## Start
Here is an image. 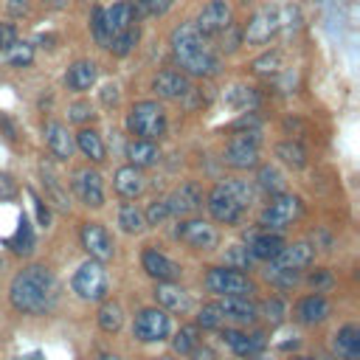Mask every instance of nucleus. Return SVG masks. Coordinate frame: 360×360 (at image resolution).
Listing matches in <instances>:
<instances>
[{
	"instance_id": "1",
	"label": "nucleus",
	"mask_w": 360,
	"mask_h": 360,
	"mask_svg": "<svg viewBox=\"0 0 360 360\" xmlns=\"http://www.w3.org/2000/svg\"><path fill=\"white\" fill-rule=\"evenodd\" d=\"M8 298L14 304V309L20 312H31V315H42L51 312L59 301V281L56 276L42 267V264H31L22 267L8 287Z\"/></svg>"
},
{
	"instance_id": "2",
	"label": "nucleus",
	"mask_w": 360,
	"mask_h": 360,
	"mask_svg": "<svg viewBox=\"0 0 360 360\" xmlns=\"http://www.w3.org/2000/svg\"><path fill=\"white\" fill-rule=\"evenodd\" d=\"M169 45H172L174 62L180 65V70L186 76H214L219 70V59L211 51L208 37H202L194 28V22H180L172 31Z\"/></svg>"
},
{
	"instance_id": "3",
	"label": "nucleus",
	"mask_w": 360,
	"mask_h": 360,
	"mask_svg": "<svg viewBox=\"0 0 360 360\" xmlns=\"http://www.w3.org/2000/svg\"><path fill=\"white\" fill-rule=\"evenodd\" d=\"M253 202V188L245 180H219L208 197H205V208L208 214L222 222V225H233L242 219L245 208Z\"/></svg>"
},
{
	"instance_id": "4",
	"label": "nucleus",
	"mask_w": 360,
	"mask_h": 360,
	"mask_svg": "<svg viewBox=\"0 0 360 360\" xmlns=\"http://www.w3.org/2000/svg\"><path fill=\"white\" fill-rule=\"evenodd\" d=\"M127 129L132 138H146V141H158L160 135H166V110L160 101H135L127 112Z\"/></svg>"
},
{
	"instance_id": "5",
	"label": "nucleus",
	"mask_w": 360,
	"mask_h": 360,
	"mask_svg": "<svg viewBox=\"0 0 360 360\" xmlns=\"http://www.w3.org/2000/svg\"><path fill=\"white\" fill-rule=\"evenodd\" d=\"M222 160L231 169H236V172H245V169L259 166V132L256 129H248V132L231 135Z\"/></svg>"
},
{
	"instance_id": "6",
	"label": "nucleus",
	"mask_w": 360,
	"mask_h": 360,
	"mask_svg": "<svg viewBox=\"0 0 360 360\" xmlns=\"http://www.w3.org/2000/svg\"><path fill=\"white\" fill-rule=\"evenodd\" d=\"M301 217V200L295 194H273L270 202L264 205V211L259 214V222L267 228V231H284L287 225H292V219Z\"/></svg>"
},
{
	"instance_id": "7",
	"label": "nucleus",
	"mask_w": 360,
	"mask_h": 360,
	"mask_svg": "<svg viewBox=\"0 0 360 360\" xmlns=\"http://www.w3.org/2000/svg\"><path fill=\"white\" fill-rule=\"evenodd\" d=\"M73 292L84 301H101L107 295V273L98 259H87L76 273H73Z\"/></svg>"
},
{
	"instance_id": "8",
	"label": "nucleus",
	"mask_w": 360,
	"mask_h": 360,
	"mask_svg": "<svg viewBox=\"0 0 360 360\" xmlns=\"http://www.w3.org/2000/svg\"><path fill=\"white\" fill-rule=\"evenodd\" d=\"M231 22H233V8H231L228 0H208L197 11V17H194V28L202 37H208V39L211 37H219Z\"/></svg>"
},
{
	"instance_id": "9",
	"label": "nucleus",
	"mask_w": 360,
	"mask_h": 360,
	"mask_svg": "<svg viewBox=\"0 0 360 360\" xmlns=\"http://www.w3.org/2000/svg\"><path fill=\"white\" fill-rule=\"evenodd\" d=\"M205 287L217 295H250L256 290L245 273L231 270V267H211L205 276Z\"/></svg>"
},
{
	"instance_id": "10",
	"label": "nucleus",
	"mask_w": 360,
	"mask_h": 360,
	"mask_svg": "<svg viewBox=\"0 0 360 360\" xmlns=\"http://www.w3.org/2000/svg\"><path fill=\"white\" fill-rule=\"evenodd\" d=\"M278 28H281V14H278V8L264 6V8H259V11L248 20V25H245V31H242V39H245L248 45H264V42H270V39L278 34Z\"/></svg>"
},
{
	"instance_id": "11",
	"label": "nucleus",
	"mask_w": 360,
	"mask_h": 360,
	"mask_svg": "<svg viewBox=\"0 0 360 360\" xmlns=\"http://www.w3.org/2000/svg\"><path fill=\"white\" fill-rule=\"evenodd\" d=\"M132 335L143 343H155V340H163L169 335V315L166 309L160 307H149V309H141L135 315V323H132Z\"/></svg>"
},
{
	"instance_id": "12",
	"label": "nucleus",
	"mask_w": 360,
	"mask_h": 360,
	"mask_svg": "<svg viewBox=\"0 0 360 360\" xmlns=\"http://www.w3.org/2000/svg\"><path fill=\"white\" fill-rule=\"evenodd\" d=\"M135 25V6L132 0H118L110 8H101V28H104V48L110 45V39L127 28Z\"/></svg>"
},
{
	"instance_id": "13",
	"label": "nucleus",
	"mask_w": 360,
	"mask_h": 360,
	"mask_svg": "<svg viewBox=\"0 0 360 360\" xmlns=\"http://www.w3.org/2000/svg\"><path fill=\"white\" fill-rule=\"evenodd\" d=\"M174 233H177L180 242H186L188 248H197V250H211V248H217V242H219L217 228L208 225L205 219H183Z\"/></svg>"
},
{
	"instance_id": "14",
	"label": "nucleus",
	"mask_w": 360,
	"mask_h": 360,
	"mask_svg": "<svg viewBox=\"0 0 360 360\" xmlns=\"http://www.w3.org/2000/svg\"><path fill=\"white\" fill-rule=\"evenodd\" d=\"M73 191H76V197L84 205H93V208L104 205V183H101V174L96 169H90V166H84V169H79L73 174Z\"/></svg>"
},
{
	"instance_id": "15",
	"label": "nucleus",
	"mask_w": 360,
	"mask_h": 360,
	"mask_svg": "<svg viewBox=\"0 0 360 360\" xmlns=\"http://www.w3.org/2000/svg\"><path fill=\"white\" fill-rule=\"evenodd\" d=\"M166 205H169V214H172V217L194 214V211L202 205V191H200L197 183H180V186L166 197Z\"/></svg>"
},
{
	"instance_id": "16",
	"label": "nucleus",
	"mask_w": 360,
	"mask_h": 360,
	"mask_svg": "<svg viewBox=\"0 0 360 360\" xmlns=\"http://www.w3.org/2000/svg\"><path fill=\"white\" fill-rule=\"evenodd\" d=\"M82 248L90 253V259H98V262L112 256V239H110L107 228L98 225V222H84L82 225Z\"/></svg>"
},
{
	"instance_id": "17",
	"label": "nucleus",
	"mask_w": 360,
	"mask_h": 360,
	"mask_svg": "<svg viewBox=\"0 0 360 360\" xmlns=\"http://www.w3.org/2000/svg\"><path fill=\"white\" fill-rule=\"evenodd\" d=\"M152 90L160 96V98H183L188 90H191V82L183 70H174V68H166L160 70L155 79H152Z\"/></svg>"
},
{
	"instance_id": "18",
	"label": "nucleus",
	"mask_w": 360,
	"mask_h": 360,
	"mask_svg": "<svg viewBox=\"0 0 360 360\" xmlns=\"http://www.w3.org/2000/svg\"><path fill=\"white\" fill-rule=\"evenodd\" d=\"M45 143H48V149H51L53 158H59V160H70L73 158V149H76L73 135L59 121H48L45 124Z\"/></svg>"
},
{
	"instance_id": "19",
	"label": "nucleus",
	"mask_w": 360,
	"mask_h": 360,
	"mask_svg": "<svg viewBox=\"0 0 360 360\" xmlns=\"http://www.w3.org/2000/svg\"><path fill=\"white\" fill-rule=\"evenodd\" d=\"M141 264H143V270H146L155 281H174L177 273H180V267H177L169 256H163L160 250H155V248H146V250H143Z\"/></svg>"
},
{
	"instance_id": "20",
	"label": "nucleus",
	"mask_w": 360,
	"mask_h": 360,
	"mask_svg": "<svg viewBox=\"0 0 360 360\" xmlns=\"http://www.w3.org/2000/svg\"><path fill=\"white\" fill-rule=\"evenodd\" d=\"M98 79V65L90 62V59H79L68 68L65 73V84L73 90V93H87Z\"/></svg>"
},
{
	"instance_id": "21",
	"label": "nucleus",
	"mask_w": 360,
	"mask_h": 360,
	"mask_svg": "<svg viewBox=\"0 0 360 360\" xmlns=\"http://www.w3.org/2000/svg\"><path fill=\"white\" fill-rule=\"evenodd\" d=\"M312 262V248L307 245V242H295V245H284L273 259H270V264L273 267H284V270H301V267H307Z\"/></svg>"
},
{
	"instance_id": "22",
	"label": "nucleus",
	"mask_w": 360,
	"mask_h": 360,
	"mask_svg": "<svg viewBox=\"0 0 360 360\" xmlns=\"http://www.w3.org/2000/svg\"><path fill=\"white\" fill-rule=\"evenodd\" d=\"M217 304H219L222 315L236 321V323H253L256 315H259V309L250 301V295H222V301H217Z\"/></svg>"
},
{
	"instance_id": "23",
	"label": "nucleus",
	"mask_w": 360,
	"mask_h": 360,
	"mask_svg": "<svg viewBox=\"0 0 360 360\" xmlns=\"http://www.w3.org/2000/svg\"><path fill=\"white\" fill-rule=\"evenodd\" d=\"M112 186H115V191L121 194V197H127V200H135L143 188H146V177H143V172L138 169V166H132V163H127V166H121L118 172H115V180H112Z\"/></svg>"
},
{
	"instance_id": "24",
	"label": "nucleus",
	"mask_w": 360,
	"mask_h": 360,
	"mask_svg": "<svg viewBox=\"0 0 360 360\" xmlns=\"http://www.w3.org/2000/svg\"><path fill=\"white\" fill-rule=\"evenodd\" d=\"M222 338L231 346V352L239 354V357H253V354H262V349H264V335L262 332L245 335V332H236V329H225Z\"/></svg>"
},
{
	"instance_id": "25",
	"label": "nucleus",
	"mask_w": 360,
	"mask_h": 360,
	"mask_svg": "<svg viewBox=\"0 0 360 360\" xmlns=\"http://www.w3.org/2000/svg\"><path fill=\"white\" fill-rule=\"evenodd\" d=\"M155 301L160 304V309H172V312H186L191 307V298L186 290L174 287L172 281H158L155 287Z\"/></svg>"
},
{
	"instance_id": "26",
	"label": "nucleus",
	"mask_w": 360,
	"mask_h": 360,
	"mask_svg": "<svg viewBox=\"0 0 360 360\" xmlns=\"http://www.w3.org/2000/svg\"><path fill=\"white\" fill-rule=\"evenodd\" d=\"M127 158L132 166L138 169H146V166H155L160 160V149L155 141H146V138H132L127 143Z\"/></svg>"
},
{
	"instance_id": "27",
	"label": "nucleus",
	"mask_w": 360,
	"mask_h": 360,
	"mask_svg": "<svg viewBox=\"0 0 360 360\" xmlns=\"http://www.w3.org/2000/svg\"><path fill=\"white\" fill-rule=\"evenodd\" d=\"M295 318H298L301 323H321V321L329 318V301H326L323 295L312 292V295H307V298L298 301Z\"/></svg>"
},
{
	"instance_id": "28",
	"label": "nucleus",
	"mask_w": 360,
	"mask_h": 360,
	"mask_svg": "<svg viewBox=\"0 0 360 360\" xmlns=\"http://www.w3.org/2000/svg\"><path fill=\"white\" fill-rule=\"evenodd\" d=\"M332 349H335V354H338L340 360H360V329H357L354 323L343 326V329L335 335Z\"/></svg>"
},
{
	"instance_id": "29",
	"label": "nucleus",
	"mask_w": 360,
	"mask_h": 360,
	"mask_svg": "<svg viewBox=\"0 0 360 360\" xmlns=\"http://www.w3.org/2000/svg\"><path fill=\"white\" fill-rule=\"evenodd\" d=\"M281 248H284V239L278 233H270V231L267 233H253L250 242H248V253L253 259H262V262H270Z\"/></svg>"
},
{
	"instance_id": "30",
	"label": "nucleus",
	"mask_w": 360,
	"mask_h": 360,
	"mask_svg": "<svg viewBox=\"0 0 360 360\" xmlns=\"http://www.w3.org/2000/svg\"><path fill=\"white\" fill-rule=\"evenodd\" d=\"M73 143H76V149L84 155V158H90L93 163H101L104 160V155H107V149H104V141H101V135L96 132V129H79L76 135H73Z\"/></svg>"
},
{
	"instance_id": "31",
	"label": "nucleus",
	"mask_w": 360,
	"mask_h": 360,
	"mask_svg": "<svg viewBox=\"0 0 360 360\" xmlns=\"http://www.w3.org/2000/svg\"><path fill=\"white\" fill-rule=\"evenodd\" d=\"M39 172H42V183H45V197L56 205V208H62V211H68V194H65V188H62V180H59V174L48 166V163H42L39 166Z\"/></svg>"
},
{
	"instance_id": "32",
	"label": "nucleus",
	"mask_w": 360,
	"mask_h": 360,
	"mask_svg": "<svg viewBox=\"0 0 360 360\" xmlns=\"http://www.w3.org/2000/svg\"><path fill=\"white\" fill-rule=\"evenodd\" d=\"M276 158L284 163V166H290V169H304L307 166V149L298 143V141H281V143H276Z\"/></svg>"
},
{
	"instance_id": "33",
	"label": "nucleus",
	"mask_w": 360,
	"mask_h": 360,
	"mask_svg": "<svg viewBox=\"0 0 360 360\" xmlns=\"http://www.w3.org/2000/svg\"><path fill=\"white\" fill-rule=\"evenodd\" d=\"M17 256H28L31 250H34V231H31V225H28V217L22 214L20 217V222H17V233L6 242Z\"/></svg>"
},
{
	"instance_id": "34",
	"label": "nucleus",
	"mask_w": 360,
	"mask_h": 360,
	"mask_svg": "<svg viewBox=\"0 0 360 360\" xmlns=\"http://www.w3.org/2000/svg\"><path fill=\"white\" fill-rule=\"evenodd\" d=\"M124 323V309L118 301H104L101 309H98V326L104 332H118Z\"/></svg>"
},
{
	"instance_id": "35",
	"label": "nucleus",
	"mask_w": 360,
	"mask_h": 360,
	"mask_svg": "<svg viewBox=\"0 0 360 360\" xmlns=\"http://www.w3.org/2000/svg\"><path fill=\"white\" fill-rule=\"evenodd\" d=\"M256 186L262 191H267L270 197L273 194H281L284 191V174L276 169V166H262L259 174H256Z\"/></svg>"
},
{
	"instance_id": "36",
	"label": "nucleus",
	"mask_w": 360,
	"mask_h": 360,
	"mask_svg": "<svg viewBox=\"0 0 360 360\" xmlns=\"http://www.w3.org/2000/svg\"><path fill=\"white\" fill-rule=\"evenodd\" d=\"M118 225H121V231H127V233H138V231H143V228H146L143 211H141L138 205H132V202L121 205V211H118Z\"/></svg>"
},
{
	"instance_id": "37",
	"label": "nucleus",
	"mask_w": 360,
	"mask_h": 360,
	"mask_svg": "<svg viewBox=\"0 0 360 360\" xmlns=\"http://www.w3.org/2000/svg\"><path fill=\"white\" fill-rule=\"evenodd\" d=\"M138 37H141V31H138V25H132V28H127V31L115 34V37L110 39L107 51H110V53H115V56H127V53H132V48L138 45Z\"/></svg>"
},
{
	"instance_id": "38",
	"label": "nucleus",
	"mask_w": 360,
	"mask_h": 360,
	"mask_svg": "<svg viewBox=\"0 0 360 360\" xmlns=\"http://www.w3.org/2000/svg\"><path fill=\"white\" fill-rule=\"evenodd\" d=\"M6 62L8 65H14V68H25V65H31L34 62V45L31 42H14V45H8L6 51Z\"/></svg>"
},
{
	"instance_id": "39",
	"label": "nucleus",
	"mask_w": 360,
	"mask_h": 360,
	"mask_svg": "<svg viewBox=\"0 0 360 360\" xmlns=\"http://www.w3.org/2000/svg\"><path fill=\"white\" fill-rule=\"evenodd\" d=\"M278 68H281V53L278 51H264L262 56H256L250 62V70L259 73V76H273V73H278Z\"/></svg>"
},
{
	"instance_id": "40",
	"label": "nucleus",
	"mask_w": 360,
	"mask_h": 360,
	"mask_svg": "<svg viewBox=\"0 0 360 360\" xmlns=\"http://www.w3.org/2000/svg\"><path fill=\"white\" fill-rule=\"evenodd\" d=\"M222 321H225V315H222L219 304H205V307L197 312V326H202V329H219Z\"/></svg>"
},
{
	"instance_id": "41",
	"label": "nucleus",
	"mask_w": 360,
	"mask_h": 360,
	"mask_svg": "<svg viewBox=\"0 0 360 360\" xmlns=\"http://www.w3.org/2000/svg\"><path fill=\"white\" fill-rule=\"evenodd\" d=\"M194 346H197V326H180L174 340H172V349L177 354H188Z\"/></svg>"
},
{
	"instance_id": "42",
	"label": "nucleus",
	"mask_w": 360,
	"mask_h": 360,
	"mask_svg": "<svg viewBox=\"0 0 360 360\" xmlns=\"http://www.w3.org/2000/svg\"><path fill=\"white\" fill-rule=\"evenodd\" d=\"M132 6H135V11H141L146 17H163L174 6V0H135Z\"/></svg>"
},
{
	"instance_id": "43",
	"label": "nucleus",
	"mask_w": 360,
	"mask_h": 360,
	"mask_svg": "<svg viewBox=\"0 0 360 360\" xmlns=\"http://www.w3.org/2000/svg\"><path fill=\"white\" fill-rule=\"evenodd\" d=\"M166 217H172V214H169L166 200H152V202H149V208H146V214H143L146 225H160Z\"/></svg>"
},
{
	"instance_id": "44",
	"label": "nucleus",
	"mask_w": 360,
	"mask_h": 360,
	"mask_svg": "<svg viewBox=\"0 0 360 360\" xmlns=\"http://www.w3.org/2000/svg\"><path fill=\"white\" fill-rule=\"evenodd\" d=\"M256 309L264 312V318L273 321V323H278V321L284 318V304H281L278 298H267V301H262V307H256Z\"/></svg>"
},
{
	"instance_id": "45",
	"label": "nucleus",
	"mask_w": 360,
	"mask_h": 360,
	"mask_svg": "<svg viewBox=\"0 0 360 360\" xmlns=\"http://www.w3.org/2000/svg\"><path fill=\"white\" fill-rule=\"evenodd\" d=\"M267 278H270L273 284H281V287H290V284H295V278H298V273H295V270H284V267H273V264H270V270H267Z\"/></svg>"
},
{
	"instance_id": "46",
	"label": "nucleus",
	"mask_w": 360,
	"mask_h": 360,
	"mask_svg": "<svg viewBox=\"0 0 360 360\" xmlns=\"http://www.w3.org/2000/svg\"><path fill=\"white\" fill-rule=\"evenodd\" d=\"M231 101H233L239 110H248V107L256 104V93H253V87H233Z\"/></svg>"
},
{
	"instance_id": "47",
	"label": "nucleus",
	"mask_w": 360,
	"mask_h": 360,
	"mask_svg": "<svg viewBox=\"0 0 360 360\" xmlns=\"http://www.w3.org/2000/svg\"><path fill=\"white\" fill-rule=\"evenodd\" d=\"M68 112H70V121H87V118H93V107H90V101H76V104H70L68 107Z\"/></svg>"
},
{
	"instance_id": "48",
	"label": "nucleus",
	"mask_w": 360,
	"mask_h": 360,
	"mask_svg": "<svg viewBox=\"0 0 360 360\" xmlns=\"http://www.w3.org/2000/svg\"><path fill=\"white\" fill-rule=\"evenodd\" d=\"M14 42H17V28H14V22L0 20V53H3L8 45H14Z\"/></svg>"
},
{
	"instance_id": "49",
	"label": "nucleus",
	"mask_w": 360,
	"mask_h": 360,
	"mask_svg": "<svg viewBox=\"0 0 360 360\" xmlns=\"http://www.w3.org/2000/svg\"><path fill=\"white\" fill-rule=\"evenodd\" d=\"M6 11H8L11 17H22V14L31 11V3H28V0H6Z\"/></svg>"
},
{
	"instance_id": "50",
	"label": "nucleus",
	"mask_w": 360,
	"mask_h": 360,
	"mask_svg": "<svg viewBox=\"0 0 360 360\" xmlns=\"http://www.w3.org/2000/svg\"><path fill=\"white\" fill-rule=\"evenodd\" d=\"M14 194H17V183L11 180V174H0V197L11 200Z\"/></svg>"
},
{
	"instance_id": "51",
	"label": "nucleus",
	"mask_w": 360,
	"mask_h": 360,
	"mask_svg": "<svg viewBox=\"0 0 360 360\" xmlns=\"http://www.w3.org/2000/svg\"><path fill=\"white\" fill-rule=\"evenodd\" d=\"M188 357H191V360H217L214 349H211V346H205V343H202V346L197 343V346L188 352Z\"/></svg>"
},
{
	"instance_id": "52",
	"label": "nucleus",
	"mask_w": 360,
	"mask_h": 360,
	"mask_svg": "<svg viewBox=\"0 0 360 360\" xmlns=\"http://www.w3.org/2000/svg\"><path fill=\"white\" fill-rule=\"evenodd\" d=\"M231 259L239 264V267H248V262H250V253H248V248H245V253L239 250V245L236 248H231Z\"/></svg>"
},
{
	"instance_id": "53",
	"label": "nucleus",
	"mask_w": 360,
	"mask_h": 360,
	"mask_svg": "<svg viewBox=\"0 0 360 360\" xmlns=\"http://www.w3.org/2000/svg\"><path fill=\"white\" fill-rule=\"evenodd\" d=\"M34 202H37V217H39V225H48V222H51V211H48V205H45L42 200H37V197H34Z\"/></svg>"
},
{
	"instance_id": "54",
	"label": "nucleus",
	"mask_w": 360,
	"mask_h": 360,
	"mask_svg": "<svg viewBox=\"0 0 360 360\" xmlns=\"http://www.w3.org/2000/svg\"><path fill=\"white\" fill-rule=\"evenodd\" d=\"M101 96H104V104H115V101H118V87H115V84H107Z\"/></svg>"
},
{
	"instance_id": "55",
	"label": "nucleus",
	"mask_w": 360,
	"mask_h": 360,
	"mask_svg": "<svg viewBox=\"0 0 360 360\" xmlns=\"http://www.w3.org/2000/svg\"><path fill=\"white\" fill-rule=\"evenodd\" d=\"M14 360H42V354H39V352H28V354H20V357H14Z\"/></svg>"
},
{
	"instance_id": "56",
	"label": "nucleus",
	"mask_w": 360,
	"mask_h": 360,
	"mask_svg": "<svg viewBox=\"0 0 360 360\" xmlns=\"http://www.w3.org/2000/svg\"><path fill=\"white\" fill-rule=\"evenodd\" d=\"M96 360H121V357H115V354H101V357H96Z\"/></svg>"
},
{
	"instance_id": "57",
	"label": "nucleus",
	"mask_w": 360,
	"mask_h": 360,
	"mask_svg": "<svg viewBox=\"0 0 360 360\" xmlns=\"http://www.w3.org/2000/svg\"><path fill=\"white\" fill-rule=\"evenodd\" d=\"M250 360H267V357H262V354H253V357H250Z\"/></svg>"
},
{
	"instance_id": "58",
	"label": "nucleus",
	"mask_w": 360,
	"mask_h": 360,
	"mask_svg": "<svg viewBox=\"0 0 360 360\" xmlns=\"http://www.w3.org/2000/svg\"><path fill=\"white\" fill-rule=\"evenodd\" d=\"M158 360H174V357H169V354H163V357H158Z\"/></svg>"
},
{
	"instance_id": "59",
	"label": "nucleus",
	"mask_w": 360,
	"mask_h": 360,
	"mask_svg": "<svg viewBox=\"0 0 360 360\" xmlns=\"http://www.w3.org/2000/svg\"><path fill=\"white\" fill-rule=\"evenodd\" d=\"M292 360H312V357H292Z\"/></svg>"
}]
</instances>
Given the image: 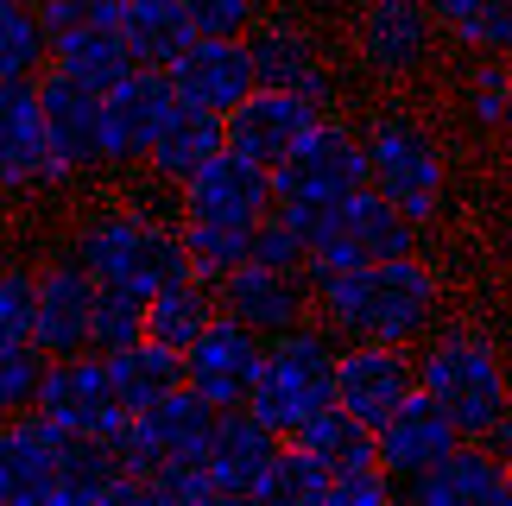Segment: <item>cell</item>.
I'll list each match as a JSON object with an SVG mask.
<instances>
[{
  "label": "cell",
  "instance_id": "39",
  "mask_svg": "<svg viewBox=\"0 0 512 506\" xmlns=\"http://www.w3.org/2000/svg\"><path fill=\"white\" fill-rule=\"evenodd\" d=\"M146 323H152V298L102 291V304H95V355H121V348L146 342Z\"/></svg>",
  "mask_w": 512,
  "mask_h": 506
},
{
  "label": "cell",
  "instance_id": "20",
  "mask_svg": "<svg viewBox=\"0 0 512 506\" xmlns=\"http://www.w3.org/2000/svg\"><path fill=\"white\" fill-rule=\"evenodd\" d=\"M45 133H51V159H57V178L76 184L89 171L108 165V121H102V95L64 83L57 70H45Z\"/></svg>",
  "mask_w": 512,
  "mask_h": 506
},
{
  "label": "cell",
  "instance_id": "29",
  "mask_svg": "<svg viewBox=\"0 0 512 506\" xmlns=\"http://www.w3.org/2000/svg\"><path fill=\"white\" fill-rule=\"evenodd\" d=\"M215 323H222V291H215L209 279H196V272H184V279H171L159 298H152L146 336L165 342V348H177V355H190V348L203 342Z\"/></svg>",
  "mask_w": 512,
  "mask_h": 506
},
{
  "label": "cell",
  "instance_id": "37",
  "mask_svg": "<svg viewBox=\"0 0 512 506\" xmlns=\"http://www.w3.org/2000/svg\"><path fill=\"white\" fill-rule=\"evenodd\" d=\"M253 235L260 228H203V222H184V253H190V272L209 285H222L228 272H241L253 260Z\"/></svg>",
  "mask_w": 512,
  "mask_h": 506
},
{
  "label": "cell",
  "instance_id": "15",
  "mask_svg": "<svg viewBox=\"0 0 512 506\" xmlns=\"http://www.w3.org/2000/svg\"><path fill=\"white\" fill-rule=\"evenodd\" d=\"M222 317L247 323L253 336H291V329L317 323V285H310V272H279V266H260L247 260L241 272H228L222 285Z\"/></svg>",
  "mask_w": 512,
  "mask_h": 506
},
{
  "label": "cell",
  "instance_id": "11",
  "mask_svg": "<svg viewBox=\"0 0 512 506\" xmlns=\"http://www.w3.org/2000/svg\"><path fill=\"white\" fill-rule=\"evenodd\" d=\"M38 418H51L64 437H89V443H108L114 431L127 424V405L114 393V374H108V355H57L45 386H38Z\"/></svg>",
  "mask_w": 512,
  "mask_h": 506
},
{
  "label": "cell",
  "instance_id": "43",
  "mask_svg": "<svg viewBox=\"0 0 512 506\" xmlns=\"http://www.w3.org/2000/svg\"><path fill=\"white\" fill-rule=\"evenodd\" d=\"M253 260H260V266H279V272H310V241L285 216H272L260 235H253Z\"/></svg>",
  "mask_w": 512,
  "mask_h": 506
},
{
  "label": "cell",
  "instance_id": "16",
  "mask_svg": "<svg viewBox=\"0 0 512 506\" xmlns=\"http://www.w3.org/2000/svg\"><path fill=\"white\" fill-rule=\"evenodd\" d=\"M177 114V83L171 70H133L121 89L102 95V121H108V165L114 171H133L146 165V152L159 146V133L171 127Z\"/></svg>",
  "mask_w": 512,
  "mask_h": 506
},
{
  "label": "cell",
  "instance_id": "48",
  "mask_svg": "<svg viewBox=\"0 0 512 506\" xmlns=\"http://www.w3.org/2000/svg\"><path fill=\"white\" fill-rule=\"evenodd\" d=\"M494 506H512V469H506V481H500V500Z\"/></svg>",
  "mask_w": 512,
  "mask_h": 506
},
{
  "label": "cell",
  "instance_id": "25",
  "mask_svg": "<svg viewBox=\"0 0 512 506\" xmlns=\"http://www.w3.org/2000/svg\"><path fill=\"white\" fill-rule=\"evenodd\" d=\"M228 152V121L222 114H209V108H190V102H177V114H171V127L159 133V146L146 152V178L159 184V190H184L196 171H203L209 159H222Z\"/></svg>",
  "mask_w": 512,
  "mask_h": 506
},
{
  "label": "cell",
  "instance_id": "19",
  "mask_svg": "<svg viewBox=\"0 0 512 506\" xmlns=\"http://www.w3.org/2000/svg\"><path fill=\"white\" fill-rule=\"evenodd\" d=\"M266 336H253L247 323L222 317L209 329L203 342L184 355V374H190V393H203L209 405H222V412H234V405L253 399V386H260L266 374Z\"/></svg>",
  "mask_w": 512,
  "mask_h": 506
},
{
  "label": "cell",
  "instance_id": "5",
## End
## STATED PROBLEM
Locate every line in the data above that contains the string "instances", with case counting, and copy each of those lines.

## ANSWER TO THE EXERCISE
Listing matches in <instances>:
<instances>
</instances>
<instances>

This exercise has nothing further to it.